I don't think we've seen enough of Martha's family to warm to them yet which is as it should be, they're not the focus. It's certainly a shock to see so many relatives running around but they were introduced brilliantly with the cross cutting phone calls; perhaps it is a shame that there's another unstable relationship at play in this universe, and that final scene with all the foot stamping was a bit broad, but in context this band had to be just mad enough for us to understand why Martha might want to run away with the Doctor despite all of her responsibilities. Perhaps the really interesting decision is that they're aspiring middle class, contrasting with Rose's working class background and is there a hint that the Doctor won't do domestic this time after becoming so attached to his previous companion's family?
What's probably specialty porn in some parts of the galaxy appears in a family show on Earth. You have to love that Anne Reid was playing the big bad and that she spent some of the episode sucking Roy Marsden's blood out with a straw. Not that we got to see her sucking him off, which was odd because we were allowed to see her sucking off the Doctor at the climax.
For a moment I thought we'd be returning to the style of the first series, with the timelord letting someone else save the day, but a nice bit of tag-team heroism was employed allowing the new traveling companions to save each other's lives and everyone else's. Some might question whether this was yet another deus ex machina of an ending, but it was all done with a certain wink in its eye -- the monologuing villain, the Doctor automatically going for his screwdriver and it not being there, the final solution being in the hands of the grumpy alien. I'm sure things will become much more complex later in the series.

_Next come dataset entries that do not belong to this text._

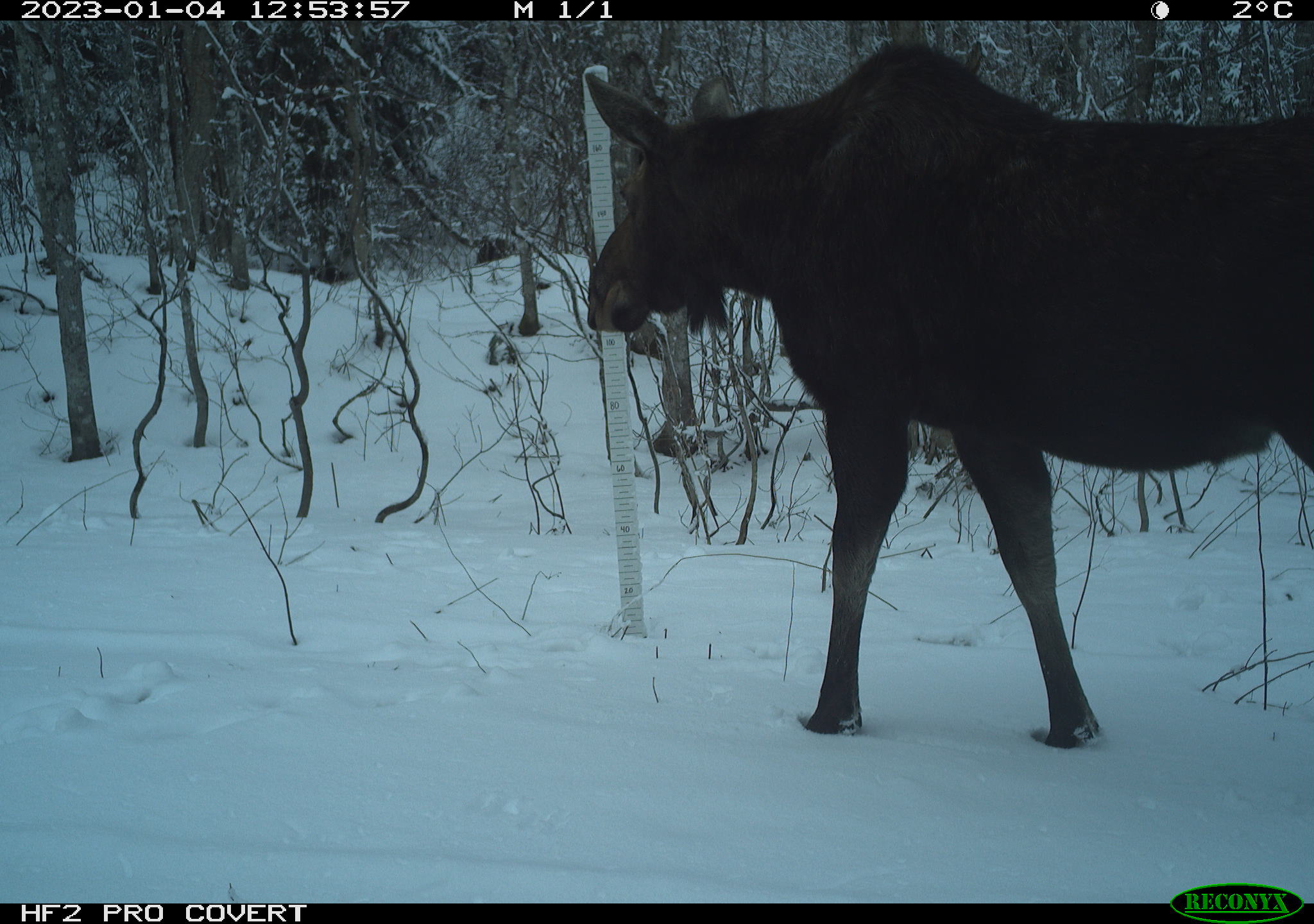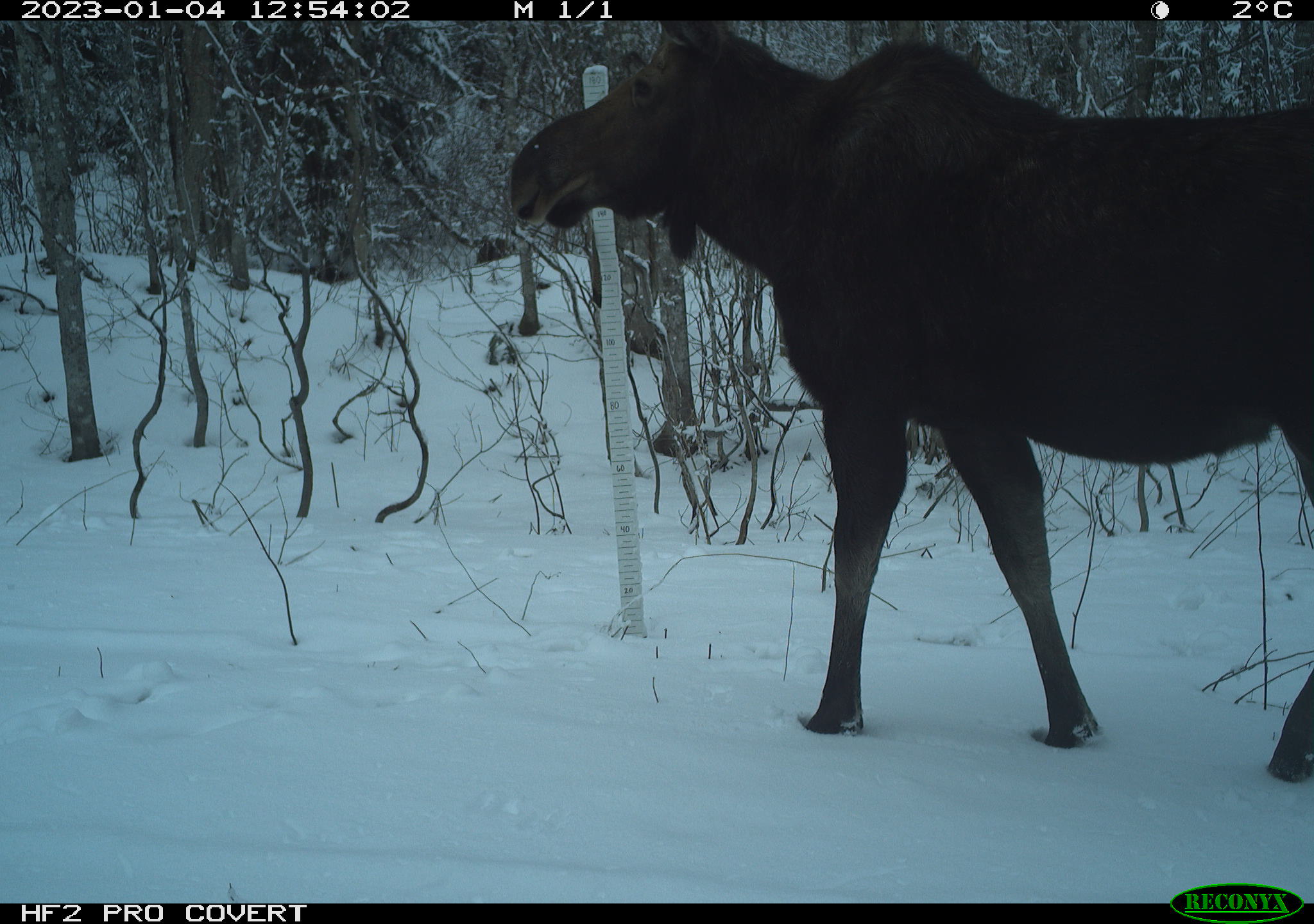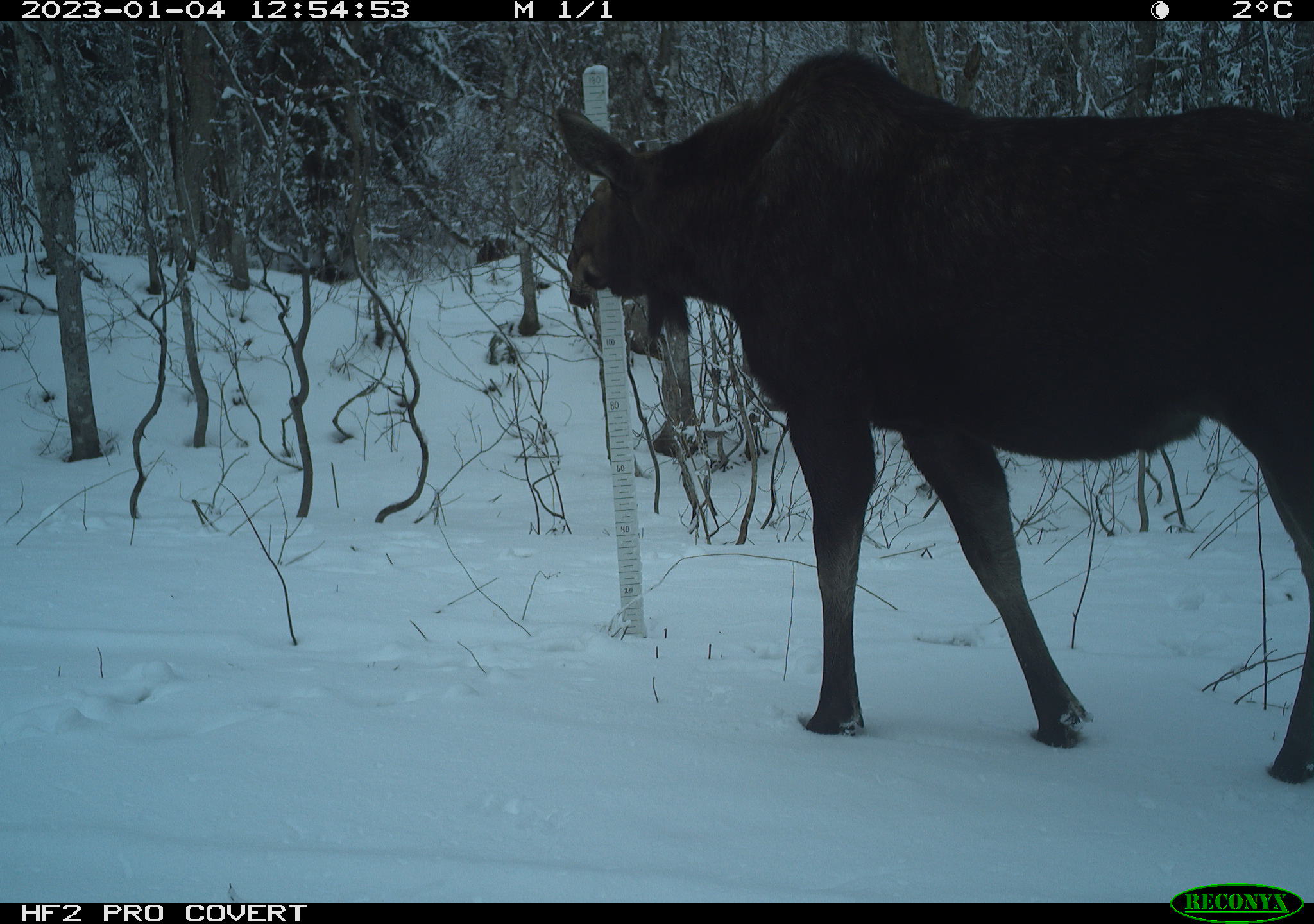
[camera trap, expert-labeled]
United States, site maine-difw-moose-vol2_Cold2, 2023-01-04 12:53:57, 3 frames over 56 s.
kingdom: Animalia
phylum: Chordata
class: Mammalia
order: Artiodactyla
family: Cervidae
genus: Alces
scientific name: Alces alces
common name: moose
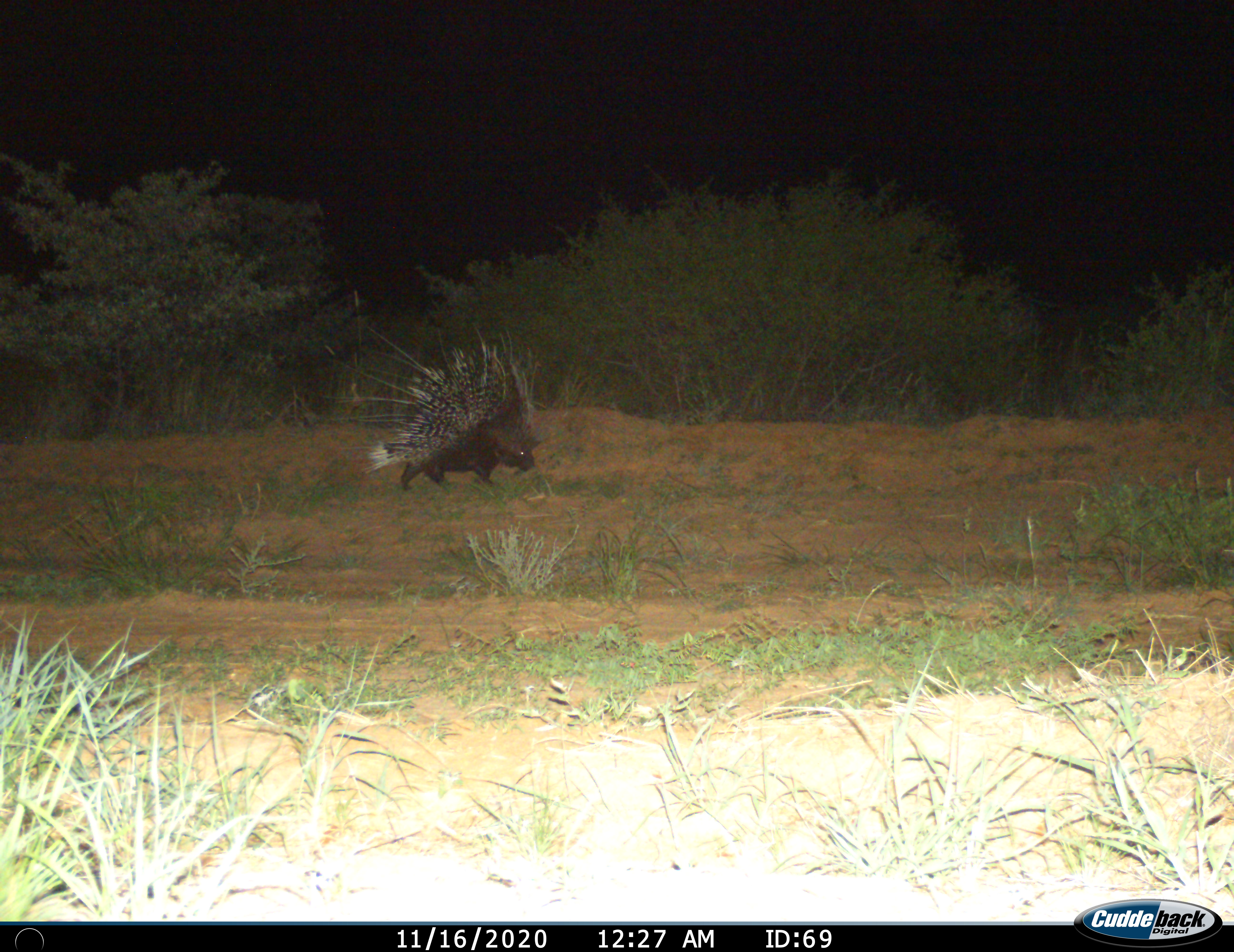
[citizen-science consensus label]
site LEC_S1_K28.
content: unidentified animal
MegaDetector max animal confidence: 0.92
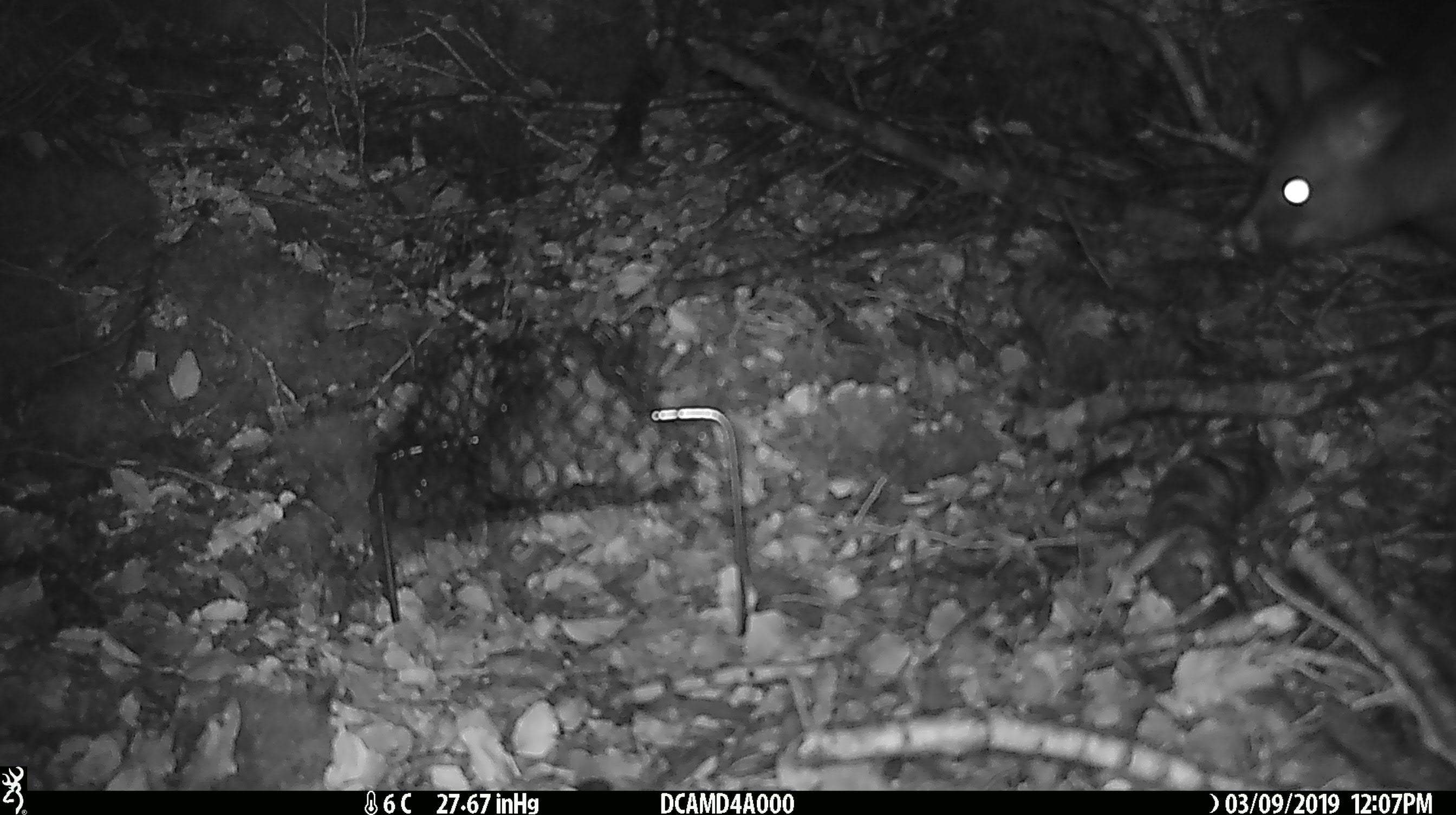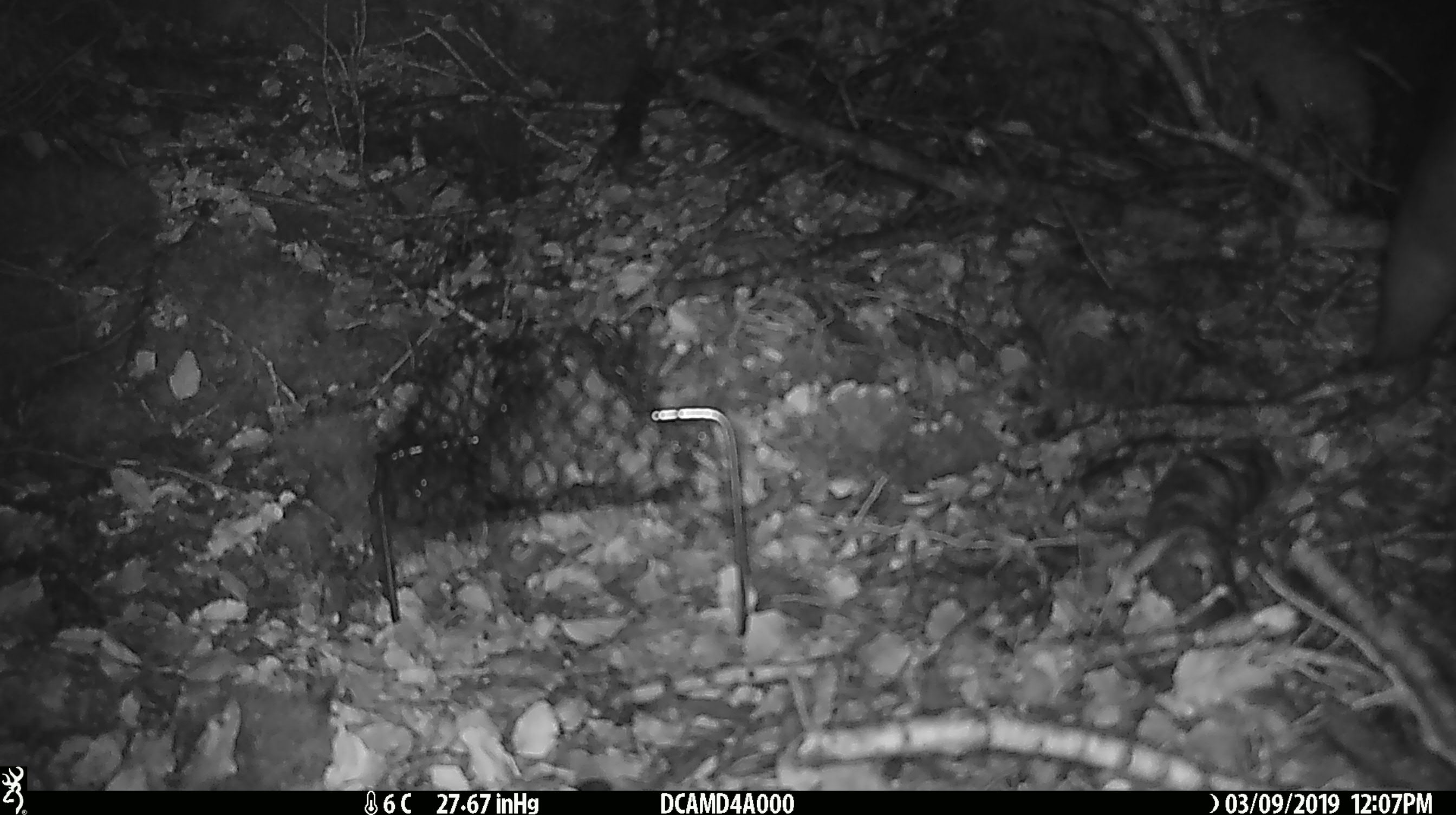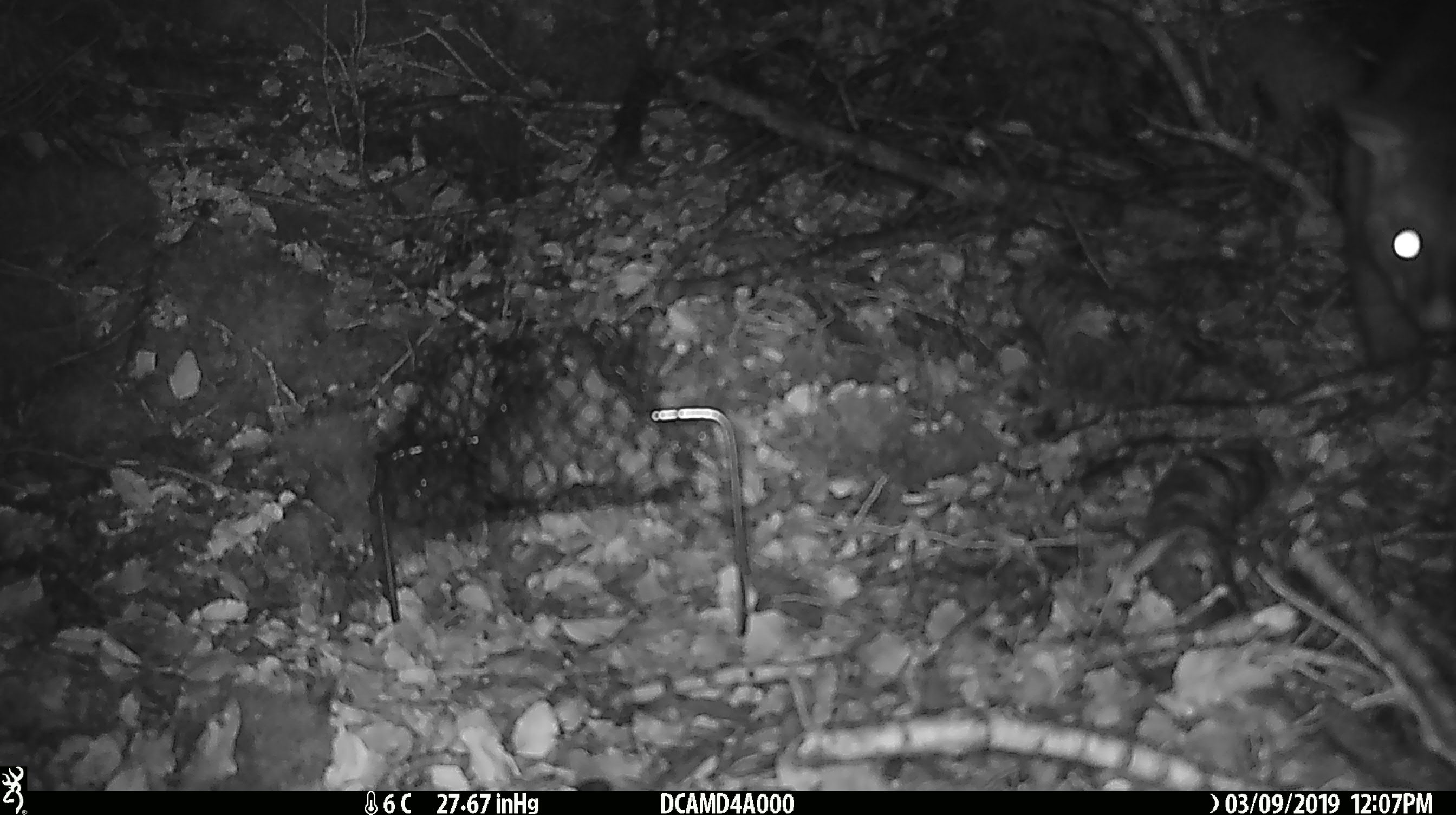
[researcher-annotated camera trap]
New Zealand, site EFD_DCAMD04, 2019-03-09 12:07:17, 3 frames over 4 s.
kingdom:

The inevitable Martha enters the Tardis scene was just what it needed to be and you can see that Russell's realised that it's the perfect opportunity to define a character. You can see what I mean about all the questions - Rose made statements about what she saw. But I think the big difference was probably that it was largely played from the Doctor's point of view - there have been umpteen versions of this scene in NuWho already and when the timelord mouths the words he and we have heard a hundred times before it acknowledges that repetition. But she is asking question we haven't heard before - about were the crew is and how he's going to fly the thing. Quite what Blinovich would make of the way he proves that he is a time traveler I'm not sure, but drawing the opening and conclusion together in that way was a beautifully executed idea.
So at the end of all these paragraphs about what went right all I can say is that I'm pretty excited about what's to come. Will anything be made of that little throwaway line about the Doctor's brother (and will it actually turn out to be Irving Braxiatel or the Master as hinted at in the expanded Whoniverse?). Will the Mr Saxon thread be better thought out than Bad Wolf and Torchwood? How are they going to fit the curates egg that is the underlying story behind Human Nature into the typical run of the series. Is there something the Doctor hasn't mentioned about the time between The Runaway Bride and Smith & Jones and is Martha everything she appears to be? So many questions.